8. The Thalidomide scandal
This particular example of the gender research gap from the 1950s changed the way medication was tested and how clinical trials were run thereafter. Thalidomide was a sedative that was often used for other purposes, including the treatment of colds and nausea in pregnancy, according to the Science Museum (opens in new tab) in London. It was developed in Germany and widely marketed in dozens of countries, but it was rejected by the FDA due to safety concerns.
Frequently used to treat morning sickness, the drug was widely used in pregnancy but later linked to serious birth defects. When Thalidomide was eventually taken off the market, an estimated 10,000 babies had been born with defects as a result of the drug, ranging from missing limbs to brain damage, according to the Thalidomide Trust (opens in new tab).
It is now used as a treatment for inflammatory diseases such as HIV and cancer, according to a 2004 review published in The Lancet (opens in new tab). It is prescribed with far more caution than in the past and never to pregnant women.

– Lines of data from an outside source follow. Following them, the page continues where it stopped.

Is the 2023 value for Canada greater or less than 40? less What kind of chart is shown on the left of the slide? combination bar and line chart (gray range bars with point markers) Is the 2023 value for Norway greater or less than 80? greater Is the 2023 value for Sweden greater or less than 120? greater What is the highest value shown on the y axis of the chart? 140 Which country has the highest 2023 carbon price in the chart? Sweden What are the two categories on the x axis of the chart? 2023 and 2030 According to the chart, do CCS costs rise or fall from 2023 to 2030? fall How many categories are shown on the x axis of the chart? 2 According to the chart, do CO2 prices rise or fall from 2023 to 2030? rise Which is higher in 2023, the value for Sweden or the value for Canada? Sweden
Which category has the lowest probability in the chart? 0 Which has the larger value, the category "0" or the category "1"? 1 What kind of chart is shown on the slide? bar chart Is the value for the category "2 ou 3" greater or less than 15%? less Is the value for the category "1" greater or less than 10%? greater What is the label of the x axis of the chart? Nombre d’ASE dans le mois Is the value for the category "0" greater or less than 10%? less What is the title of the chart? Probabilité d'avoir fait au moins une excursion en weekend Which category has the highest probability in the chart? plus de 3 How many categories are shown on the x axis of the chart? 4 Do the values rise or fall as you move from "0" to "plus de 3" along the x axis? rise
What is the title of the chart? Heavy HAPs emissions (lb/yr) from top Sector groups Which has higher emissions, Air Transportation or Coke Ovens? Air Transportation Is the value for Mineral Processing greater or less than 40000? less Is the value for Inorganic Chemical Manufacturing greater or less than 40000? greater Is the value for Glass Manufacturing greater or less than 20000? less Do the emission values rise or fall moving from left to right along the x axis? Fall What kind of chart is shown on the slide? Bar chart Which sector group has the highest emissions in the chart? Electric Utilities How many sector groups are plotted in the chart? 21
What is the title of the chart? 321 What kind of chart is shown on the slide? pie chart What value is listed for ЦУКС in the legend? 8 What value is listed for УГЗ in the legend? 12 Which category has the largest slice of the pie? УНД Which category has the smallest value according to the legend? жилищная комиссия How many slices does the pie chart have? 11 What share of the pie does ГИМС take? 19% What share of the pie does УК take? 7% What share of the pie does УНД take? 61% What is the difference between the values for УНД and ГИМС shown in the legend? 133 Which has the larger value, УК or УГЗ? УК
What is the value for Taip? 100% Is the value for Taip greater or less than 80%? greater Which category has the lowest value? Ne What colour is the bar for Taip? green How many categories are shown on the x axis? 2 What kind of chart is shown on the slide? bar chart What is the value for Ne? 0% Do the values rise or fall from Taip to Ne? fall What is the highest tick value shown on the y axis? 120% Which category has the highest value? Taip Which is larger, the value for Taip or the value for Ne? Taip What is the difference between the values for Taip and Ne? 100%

Drug testing changed as a result of the Thalidomide scandal — drug companies had to prove their drugs were suitable for pregnant women and drugs had to pass human trials before becoming available for public use, instead of going straight to market after the animal stage trial.
However, despite never being approved for use in pregnancy in the U.S. the “Shadows of Thalidomide” contributed to a lack of clinical trials involving pregnant women and women with potential to be pregnant, according to a 2022 article in Contemporary Clinical Trials (opens in new tab).
9. Diabetes medicine: Troglitazone
In 2000, the diabetes medication Troglitazone was recalled by the FDA after it was linked to an increased risk of liver failure that mostly affected women. Around 67% of the reported cases of acute liver failure that were associated with troglitazone usage occurred in women, according to an article in the American Journal of Medicine (opens in new tab). At least 24 cases of acute liver failure were reported before the drug was recalled, according to the National Institute of Diabetes and Digestive and Kidney Diseases (opens in new tab).
Of the 89 acute cases studied by the American Journal of Medicine (opens in new tab), 58 were women and only 11 recovered without liver transplantation. The organ damage progressed rapidly, with patients going from normal liver function to irreversible liver damage within the space of a month.
10. Drug-induced arrhythmia
Some people experience life-threatening ventricular arrhythmia — with the most common type, atrial fibrillation affecting 2% to 9% of people in the U.S. according the charity Arrhythmia Alliance (opens in new tab) — when taking a combination of certain drugs, including antihistamines, antibiotics, antimalarials and antiarrhythmics. Women are more than twice as likely than men to develop these drug-induced arrhythmias, according to a 2021 article in the journal Frontiers in Physiology (opens in new tab).